[Information supplied — start]

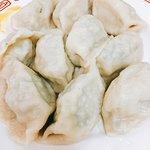 Pork and Leek Dumplings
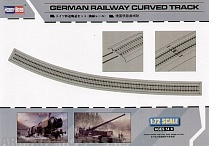 82910 Рельсы German Railway Curved Track (Hobby Boss) 1/72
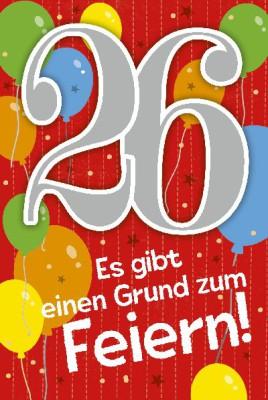 Depesche Zahlenkarten mit Musik 26 Es gibt einen Grund zum Feiern!
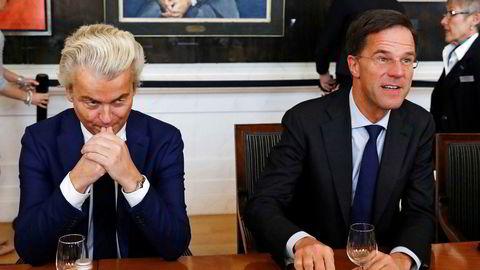 Valget i Nederland har demonstrert at meningsmålere kan ta grundig feil.Det var god avstand til høyrepopulisten Geert Wilders (til venstre) og statsminister Mark Rutte som etter alt å dømme blir sittende som leder for en ny koalisjonsregjering.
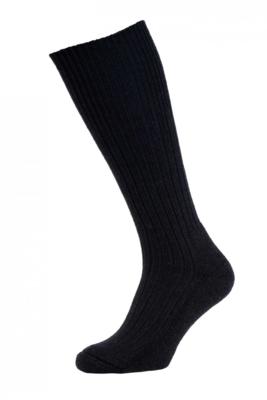 HJ3000 Commando Sock (6 - 11)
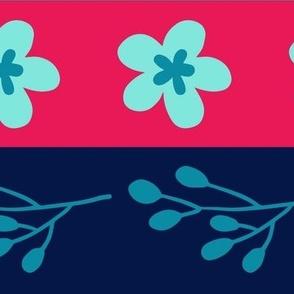 Maryam Stripes - Blueberry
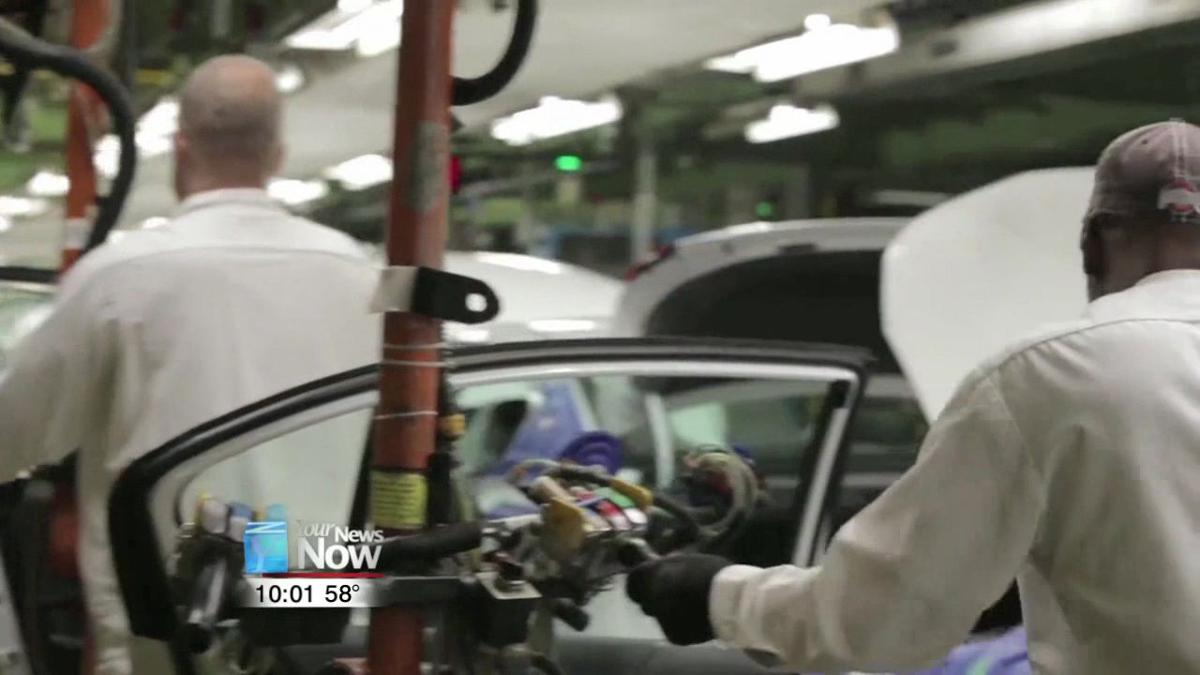 Honda to drop a second shift production line in Marysville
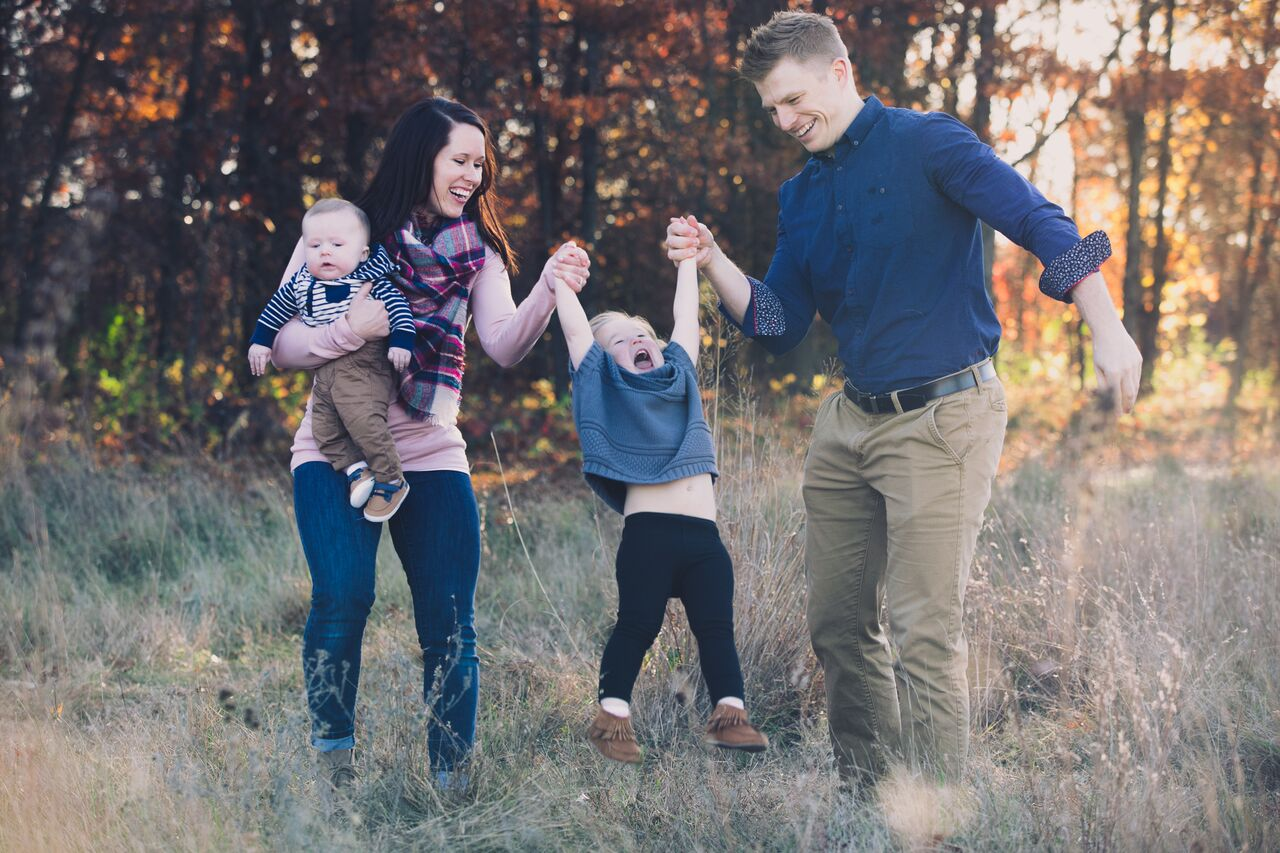 20171104_Owings_Family-35_preview.jpeg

[Information supplied — finish]

Problem to work on: A faithful transcription of the material, with no pictures, is the expected result.

Task result:
 Pork and Leek Dumplings
 82910 Рельсы German Railway Curved Track (Hobby Boss) 1/72
 Depesche Zahlenkarten mit Musik 26 Es gibt einen Grund zum Feiern!
 Valget i Nederland har demonstrert at meningsmålere kan ta grundig feil.Det var god avstand til høyrepopulisten Geert Wilders (til venstre) og statsminister Mark Rutte som etter alt å dømme blir sittende som leder for en ny koalisjonsregjering.
 HJ3000 Commando Sock (6 - 11)
 Maryam Stripes - Blueberry
 Honda to drop a second shift production line in Marysville
 20171104_Owings_Family-35_preview.jpeg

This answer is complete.